**Extract provided:**
GENERAL VOTING AND QUORUM REQUIREMENTS

21.1
Save as otherwise provided by these articles, a director shall not vote on or be counted in the quorum in relation to a resolution of the directors or committee of the directors concerning a matter in which he has a direct or indirect interest which is, to his knowledge, a material interest (otherwise than by virtue of his interest in shares or debentures or other securities of or otherwise in or through the Company), but this prohibition does not apply to a resolution concerning any of the following matters:

21.1.1
the giving of a guarantee, security or indemnity in respect of money lent or obligations incurred by him or any other person at the request of or for the benefit of the Company or any of its subsidiary undertakings;

21.1.2
the giving of a guarantee, security or indemnity in respect of a debt or obligation of the Company or any of its subsidiary undertakings for which the director has assumed responsibility in whole or in part, either alone or jointly with others, under a guarantee or indemnity or by the giving of security;

21.1.3
a transaction or arrangement concerning an offer of shares, debentures or other securities of the

13



Company or any of its subsidiary undertakings for subscription or purchase, in which offer he is or may be entitled to participate as a holder of securities or in the underwriting or sub-underwriting of which he is to participate;

21.1.4
a transaction or arrangement to which the Company is or is to be a party concerning another company (including a subsidiary undertaking of the Company) in which he or any person connected with him is interested (directly or indirectly) whether as an officer, shareholder, creditor or otherwise (a " relevant company "), if he and any persons connected with him do not to his knowledge hold an interest in shares (as that term is used in sections 820 to 825 of the Act) representing one per cent. or more of either any class of the equity share capital (excluding any shares of that class held as treasury shares) in the relevant company or of the voting rights available to members of the relevant company;

21.1.5
a transaction or arrangement for the benefit of the employees of the Company or any of its subsidiary undertakings (including any pension fund or retirement, death or disability scheme) which does not award him a privilege or benefit not generally awarded to the employees to whom it relates; or

21.1.6
a transaction or arrangement concerning the purchase or maintenance of any insurance policy for the benefit of directors or for the benefit of persons including directors.

Data excerpts:
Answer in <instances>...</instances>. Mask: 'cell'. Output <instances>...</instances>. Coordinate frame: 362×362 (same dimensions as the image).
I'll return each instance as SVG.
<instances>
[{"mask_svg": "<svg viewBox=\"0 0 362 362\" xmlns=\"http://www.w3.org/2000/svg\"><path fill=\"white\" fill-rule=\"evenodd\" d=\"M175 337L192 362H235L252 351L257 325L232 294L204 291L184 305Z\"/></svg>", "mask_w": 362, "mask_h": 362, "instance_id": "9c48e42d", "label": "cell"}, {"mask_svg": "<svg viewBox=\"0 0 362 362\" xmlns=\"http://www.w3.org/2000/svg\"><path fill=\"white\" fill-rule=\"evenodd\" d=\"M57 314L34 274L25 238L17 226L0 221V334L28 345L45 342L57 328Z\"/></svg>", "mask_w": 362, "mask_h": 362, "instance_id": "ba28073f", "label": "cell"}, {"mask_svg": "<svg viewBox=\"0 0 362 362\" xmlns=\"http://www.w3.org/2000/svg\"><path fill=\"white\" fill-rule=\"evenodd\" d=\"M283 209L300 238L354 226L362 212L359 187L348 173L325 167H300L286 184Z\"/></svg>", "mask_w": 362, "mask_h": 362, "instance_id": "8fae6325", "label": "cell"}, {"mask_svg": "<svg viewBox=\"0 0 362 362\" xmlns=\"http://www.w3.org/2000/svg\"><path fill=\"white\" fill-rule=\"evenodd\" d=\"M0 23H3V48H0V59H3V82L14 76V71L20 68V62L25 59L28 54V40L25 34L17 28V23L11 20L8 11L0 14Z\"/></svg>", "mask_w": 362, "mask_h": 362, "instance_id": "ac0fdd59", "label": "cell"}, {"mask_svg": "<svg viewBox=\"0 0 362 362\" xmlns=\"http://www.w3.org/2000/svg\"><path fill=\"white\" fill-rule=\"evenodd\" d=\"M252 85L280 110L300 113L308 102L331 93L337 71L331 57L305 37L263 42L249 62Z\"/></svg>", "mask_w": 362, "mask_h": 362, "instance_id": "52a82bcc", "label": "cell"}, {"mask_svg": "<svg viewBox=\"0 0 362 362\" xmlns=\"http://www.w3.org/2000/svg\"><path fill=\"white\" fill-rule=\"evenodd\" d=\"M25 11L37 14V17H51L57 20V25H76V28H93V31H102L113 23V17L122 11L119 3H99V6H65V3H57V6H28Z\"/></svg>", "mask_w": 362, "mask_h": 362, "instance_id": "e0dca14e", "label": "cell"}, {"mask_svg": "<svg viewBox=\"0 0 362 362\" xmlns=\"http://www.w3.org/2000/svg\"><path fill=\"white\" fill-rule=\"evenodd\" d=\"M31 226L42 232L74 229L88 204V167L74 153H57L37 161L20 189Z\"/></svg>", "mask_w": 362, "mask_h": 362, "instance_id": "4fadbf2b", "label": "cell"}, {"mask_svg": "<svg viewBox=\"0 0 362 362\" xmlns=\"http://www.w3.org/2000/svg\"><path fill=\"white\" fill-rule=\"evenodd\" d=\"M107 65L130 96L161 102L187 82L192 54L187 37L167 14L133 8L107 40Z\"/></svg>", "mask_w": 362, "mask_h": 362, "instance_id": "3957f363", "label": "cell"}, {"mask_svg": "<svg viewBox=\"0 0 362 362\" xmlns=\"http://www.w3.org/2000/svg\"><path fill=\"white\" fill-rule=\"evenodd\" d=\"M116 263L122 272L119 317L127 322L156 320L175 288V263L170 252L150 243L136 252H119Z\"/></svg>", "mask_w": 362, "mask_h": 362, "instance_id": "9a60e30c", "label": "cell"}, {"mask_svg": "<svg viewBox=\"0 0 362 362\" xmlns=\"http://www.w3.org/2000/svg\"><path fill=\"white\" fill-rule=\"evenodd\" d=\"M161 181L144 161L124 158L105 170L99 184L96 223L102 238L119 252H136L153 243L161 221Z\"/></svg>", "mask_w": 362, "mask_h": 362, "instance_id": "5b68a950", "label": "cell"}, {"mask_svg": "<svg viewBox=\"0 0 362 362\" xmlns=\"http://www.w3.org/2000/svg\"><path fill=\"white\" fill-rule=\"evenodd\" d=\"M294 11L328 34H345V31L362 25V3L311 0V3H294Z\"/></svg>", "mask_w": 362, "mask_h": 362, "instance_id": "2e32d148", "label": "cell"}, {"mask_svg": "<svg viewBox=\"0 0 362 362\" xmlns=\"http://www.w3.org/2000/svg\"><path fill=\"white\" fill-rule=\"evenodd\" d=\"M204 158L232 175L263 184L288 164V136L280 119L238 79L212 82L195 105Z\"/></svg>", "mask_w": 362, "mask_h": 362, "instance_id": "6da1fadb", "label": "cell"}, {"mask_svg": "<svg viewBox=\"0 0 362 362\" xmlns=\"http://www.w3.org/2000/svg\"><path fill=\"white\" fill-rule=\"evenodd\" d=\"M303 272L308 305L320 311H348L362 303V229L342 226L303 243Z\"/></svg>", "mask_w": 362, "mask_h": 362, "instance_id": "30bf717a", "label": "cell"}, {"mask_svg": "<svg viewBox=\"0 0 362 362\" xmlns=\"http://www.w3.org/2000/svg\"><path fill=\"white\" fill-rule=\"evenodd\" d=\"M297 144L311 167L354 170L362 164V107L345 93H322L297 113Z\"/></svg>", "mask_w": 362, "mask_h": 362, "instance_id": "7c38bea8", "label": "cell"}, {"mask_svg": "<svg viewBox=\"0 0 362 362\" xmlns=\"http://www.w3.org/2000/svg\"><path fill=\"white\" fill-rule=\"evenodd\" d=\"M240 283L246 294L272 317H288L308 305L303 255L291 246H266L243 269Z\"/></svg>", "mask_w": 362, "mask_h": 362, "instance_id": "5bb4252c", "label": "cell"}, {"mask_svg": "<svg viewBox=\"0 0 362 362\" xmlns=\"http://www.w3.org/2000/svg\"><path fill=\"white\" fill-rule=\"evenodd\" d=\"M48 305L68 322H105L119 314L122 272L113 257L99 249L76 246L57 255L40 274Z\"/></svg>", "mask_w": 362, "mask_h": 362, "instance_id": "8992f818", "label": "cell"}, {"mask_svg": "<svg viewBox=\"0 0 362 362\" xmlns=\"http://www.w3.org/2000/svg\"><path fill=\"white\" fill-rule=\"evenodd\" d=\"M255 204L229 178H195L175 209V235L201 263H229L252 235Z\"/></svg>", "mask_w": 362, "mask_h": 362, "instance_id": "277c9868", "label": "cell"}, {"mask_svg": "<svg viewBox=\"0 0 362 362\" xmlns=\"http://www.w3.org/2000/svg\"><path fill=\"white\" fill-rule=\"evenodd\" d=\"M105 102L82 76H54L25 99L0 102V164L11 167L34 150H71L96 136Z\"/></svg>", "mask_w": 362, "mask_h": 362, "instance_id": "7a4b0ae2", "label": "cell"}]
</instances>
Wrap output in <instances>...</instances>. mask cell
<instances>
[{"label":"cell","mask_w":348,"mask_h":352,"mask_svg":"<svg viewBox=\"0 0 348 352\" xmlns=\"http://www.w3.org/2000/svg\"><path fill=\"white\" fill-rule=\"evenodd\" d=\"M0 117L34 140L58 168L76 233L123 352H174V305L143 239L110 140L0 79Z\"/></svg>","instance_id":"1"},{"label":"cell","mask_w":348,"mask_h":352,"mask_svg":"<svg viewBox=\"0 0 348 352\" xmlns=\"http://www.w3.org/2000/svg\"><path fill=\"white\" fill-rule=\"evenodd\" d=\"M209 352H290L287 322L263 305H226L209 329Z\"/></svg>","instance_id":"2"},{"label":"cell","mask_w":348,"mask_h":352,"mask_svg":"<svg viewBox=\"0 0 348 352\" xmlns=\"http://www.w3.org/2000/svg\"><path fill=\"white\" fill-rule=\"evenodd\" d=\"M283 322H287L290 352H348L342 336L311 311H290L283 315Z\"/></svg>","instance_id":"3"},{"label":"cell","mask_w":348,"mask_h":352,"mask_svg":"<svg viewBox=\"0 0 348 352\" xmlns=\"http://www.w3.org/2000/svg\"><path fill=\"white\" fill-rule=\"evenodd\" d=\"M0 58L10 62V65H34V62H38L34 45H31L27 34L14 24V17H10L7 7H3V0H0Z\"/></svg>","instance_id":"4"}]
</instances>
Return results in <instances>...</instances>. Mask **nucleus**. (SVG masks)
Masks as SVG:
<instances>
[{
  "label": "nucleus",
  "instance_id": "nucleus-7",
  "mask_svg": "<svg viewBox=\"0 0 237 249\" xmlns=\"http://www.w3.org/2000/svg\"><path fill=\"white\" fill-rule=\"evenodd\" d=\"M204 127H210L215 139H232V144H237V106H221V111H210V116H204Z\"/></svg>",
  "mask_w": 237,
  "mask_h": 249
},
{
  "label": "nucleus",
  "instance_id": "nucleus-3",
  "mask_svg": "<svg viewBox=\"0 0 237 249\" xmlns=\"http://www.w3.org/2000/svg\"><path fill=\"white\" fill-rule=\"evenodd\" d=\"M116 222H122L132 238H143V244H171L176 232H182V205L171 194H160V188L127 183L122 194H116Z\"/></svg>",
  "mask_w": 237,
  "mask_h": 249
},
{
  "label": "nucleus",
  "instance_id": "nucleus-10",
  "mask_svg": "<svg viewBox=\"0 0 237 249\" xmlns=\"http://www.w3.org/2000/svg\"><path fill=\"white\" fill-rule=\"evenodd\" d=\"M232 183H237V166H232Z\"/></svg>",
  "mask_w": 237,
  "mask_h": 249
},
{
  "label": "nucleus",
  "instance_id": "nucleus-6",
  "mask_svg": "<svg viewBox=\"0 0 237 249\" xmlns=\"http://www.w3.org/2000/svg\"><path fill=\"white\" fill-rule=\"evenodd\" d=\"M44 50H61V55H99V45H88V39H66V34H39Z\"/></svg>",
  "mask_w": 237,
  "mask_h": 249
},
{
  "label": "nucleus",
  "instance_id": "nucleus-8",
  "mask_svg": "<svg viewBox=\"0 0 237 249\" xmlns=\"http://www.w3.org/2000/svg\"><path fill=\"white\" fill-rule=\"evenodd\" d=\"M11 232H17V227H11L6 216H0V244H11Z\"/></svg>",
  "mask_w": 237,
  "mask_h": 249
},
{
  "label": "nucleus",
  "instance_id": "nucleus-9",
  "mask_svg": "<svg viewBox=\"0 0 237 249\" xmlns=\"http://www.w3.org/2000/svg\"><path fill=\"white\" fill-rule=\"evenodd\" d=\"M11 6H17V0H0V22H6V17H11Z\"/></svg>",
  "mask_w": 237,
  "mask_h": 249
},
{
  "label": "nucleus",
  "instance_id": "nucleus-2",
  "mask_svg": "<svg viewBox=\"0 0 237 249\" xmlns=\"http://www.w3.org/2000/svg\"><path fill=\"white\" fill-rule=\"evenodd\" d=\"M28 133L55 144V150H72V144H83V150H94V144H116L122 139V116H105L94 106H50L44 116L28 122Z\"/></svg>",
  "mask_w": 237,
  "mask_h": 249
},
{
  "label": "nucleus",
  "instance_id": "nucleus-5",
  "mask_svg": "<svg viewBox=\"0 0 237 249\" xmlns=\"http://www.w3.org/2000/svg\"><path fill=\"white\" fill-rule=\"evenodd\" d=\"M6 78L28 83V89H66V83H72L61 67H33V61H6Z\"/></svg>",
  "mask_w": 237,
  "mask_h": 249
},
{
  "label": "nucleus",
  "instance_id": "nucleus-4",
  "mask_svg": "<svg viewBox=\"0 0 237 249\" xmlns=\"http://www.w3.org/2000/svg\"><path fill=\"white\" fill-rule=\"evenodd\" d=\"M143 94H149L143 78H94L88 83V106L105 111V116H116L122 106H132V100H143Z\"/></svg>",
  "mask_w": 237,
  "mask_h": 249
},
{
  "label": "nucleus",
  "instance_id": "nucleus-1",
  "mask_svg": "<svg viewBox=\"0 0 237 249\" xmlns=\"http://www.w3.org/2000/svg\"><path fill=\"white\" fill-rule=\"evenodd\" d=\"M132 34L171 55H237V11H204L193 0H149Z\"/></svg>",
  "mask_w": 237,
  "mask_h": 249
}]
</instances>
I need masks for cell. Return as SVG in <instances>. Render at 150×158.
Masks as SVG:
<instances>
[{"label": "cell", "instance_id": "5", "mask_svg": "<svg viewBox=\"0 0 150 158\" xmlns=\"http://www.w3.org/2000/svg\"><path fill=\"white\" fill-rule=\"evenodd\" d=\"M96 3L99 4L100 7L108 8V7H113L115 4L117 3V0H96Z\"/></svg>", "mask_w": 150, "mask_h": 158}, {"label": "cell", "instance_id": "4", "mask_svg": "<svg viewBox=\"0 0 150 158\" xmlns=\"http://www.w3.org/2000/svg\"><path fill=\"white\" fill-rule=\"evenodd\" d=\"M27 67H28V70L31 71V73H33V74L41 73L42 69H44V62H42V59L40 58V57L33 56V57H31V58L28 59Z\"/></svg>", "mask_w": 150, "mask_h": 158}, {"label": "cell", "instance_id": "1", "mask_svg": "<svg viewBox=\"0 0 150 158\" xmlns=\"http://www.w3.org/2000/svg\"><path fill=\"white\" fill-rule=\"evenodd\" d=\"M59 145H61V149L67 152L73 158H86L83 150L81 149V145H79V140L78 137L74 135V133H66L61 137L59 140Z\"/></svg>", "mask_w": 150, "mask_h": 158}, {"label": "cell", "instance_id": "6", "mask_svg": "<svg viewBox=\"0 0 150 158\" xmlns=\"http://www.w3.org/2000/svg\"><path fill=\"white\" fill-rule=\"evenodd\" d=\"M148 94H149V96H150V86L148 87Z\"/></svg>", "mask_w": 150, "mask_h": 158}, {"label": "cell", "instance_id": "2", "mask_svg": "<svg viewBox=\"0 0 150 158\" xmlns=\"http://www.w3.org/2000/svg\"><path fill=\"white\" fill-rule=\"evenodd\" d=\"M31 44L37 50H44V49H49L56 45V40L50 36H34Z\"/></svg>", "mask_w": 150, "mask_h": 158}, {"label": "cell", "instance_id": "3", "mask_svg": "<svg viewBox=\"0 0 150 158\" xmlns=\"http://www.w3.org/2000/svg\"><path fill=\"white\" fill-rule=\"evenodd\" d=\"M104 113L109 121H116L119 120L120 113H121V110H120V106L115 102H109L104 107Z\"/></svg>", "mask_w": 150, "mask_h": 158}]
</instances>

**Request:** Please continue the extract on directors' voting and quorum requirements from the point where it stops.

**In response:**
21.2
A director shall not vote on or be counted in the quorum in relation to a resolution of the directors or committee of the directors concerning his own appointment (including fixing or varying the terms of his appointment or its termination) as the holder of an office or place of profit with the Company or any body corporate in which the Company is directly or indirectly interested. Where proposals are under consideration concerning the appointment (including fixing or varying the terms of appointment or its termination) of two or more directors to offices or places of profit with the Company or a body corporate in which the Company is directly or indirectly interested, such proposals may be divided and a separate resolution considered in relation to each director. In that case, each of the directors concerned (if not otherwise debarred from voting under article 21) is entitled to vote (and be counted in the quorum) in respect of each resolution except that concerning his own appointment.

21.3
If a question arises at a meeting as to the materiality of a director's interest (other than the interest of the chairman of the meeting) or as to the entitlement of a director (other than the chairman) to vote or be counted in a quorum and the question is not resolved by his voluntarily agreeing to abstain from voting or being counted in the quorum, the question shall be referred to the chairman and his ruling in relation to the director concerned is conclusive and binding on all concerned.

21.4
If a question arises at a meeting as to the materiality of the interest of the chairman of the meeting or as to the entitlement of the chairman to vote or be counted in a quorum and the question is not resolved by his voluntarily agreeing to abstain from voting or being counted in the quorum, the question shall be decided by resolution of the directors or committee members present at the meeting (excluding the chairman) whose majority vote is conclusive and binding on all concerned.

21.5
The Company may by ordinary resolution suspend or relax the provisions of articles 15 to 21 to any extent. Subject to the Act, the Company may by ordinary resolution ratify any transaction or arrangement not properly authorised by reason of a contravention of articles 15 to 21.

22.
PROPOSING DIRECTORS' WRITTEN RESOLUTIONS

22.1
Any director may propose a directors' written resolution.

22.2
The secretary must propose a directors' written resolution if a director so requests.

14




22.3
A directors' written resolution is proposed by giving written notice of the proposed resolution to each director.

22.4
Notice of a proposed directors' written resolution must indicate:

22.4.1
the proposed resolution;

22.4.2
the time by which it is proposed that the directors should adopt it; and

22.4.3
the manner in which directors can indicate their agreement in writing to it, for the purposes of article 23.

23.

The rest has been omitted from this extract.